La Ville de Saint-Denis a participé, le lundi 7 septembre 2026, à une nouvelle étape de la grande cause régionale contre les drogues et les stupéfiants impulsée par le préfet. Brigitte Adame, 2e adjointe à la maire de Saint-Denis, représentait la collectivité lors d’un rassemblement organisé au siège du Crédit Agricole, réunissant acteurs économiques et pouvoirs publics.
Cette rencontre intervient après la signature, entre les pouvoirs publics, du plan régional de mobilisation contre le narcotrafic. À l’initiative du club « Les entreprises s’engagent », des représentants de l’État, de la Ville de Saint-Denis et des entrepreneurs se sont réunis pour réaffirmer la nécessité d’une action commune face aux conséquences des drogues sur la société et le monde du travail.
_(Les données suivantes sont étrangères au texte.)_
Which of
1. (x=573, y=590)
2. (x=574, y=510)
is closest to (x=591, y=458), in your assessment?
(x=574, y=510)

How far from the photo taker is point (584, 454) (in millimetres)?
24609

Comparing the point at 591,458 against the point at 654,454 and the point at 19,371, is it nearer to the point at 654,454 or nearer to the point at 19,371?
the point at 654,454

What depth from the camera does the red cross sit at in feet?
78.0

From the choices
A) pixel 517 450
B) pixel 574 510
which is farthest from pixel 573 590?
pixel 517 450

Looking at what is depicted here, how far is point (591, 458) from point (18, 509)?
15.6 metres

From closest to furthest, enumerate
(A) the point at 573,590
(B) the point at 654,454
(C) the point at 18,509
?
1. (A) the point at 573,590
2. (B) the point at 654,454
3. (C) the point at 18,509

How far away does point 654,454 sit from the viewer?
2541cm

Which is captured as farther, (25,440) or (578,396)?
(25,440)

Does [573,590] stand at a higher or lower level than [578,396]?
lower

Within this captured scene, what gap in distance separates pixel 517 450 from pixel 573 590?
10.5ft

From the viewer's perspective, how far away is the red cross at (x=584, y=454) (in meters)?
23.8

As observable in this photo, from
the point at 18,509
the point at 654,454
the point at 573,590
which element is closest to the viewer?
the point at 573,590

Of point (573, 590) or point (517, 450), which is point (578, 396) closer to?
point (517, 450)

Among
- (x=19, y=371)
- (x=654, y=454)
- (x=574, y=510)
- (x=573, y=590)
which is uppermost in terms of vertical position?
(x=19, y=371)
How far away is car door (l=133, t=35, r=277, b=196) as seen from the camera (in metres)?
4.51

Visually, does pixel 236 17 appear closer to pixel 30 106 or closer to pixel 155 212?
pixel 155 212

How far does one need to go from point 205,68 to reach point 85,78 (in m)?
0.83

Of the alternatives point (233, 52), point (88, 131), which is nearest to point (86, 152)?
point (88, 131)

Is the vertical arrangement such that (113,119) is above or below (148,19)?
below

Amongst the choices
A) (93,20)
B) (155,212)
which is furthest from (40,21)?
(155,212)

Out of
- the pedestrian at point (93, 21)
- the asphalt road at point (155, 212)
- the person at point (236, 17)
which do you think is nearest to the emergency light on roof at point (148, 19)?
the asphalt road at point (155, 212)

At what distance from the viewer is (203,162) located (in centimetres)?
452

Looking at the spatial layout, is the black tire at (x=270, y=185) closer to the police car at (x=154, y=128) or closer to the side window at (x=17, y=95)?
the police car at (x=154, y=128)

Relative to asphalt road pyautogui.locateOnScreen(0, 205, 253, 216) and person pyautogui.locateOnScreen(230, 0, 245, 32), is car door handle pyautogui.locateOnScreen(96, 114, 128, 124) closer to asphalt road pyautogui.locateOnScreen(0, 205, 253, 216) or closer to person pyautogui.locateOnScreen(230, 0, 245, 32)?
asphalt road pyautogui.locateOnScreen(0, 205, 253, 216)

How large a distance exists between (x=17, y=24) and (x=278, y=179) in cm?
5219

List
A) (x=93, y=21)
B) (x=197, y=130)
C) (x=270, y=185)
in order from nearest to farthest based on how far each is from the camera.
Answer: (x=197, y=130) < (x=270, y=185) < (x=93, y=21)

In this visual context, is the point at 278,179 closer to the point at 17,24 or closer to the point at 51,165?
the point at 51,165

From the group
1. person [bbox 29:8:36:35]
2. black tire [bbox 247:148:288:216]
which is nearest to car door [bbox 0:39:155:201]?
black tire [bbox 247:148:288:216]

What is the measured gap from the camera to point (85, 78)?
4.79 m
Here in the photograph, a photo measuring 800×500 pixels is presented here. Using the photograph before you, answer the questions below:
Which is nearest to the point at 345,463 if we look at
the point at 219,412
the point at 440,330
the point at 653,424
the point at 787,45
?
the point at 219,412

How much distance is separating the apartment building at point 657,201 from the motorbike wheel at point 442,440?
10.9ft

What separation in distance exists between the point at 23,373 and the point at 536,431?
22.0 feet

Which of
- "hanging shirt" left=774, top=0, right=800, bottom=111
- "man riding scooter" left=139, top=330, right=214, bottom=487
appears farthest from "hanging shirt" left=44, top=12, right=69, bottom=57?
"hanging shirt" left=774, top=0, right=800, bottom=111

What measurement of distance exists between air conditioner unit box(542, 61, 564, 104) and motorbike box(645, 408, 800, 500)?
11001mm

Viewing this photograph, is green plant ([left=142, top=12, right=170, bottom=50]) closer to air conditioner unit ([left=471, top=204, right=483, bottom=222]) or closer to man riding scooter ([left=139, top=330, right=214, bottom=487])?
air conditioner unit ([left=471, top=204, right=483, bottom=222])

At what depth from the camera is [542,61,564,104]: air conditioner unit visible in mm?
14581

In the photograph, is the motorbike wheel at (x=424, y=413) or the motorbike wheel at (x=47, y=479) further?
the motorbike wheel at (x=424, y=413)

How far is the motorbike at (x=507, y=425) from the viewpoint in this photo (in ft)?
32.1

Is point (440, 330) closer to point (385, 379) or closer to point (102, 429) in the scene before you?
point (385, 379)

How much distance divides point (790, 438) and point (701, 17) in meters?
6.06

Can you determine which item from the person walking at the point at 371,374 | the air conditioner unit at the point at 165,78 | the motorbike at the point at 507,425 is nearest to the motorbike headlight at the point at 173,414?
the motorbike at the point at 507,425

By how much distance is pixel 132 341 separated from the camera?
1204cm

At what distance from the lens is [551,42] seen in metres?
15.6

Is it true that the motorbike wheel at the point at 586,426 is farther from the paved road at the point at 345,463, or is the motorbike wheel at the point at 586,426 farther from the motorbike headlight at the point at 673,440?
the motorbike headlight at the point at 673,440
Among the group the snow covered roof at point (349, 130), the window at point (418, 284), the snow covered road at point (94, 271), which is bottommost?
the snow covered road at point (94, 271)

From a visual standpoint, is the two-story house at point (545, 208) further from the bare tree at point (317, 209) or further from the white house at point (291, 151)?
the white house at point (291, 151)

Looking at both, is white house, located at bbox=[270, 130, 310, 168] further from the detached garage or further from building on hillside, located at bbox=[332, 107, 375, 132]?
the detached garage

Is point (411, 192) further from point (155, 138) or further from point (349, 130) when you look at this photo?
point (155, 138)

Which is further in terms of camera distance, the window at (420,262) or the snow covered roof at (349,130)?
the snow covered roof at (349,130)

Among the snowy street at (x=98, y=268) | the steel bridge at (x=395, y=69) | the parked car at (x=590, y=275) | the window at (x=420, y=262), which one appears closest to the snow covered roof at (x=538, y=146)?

Pour les participants, la lutte contre les drogues ne se limite pas aux actions de sécurité et de terrain. Elle doit également intégrer la prévention des consommations, le repérage des conduites à risque, l’accompagnement des personnes concernées et leur orientation vers les professionnels compétents.
Brigitte Adame a rappelé que Saint-Denis structure depuis 2022 une politique de prévention des conduites addictives, renforcée à partir de 2023 avec le soutien de la MILDECA.
En 2025, la Ville fait état de :
La collectivité intervient également auprès des jeunes et des familles et développe des démarches d’« aller-vers » dans les quartiers et à l’occasion de manifestations. Elle considère le trafic de drogue comme une menace concernant l’ensemble de la population réunionnaise et défend une approche globale du phénomène.
La Ville mène parallèlement des actions auprès de ses propres agents. Signataire de la charte ESPER, elle organise des actions de sensibilisation, forme au repérage des conduites addictives et a mis en place un protocole confidentiel d’accompagnement et d’orientation.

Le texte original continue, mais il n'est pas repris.